La voz de David estaba hecha pedazos. Parecía un niño perdido, con la mirada repleta de confusión y miedo.

Cuando Vanesa lo escuchó decir esas palabras, sintió que el corazón se le partía en mil pedazos.

Las lágrimas se le agolparon en los ojos. Valentín, apretando los dientes, salió de la habitación dando pasos largos y pesados.

—Vane... ¿Qué hago ahora? Vane, ¿dónde están mi papá y mi mamá?

Vanesa no encontraba palabras. Tampoco sabía qué hacer.

En ese instante, cualquier cosa que dijera parecía inútil. Lo único que pudo hacer fue abrazar a David, apretándolo contra su pecho. David le rodeó la cintura con los brazos, aferrándose como si temiera que también ella desapareciera.

—David, hay que dejar que la señora descanse, ¿sí?

David no respondió. Solo asintió con la cabeza. Su ropa estaba empapada de lágrimas. Vanesa, evitando mirarlo directamente, le dio unas palmadas suaves en la espalda.

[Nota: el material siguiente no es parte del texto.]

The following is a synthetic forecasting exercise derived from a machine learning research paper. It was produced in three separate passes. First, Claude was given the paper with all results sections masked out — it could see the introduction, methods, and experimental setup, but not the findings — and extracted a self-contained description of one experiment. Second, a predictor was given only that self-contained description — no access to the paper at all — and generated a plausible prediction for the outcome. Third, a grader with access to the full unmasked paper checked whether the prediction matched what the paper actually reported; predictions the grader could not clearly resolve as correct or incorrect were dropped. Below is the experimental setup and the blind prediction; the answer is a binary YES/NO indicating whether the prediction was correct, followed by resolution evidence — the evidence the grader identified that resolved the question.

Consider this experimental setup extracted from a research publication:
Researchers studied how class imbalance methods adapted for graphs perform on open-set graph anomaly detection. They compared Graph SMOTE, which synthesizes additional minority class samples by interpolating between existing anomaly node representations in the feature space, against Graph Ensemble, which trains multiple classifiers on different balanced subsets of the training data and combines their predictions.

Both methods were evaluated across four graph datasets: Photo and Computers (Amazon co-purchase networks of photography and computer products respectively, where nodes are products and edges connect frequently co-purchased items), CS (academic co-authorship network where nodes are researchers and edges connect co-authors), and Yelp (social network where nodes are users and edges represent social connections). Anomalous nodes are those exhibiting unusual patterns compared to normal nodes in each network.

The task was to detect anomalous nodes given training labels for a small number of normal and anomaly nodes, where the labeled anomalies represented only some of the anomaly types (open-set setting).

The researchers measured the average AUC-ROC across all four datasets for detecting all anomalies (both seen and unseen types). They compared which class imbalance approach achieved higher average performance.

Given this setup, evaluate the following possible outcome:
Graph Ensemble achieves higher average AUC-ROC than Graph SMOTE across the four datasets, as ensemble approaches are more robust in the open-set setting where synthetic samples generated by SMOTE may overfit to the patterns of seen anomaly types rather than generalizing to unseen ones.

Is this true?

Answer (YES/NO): YES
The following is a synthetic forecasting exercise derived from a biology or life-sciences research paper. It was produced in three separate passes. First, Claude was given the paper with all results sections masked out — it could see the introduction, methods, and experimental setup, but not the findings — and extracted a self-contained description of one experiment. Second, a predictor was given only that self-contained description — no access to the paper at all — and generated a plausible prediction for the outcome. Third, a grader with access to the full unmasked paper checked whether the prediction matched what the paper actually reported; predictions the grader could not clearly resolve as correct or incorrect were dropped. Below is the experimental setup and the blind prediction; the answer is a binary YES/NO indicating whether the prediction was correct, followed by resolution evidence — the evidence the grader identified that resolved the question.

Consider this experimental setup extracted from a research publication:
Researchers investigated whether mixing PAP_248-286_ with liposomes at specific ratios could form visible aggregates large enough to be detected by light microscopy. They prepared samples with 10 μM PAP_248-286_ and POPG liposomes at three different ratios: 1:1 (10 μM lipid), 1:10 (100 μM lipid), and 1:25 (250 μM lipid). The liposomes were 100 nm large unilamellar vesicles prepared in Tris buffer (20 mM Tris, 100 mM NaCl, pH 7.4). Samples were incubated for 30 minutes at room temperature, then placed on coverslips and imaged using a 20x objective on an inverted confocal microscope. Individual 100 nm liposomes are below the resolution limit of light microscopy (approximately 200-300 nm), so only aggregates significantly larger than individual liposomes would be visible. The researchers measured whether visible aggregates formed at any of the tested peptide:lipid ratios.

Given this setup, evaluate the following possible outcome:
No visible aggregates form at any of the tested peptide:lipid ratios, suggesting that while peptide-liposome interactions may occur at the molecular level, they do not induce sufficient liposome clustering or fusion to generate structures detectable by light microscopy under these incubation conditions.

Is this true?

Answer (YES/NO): NO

Era igual que dos años atrás en el hospital, cuando los dos se abrazaron y vieron cómo cubrían a Bernardo con una sábana blanca, sin haber podido despedirse de él.

Dos años después, seguían siendo solo ellos dos. Esta vez, el destino se había llevado a la mamá de David.

Al menos, ahora todavía podían hablarse.

Cuando todo estuvo arreglado, la noche ya había caído. Carlos llevó de regreso a Valentín y la casa, que ya era silenciosa, se sentía aún más vacía.

La lluvia seguía cayendo, sin señales de que fuera a parar.

David estaba acostado en la cama, con la cabeza sobre las piernas de Vanesa. Las lágrimas se le escapaban sin que él se diera cuenta, como si estuviera perdido en un sueño profundo.

Vanesa, recostada en el cabecero, lo miraba con ternura y el alma hecha pedazos por el dolor ajeno.

Le acariciaba el hombro, una y otra vez, como si estuviera arrullando a un niño pequeño.

Un relámpago iluminó el cuarto, seguido por el estruendo de un trueno.

Vanesa le tapó los oídos a David, tratando de aislarlo del estrépito.

Así como Alba la arrullaba en noches de lluvia cuando era niña, ahora ella hacía lo mismo con David, tratando de consolarlo en medio de su tristeza.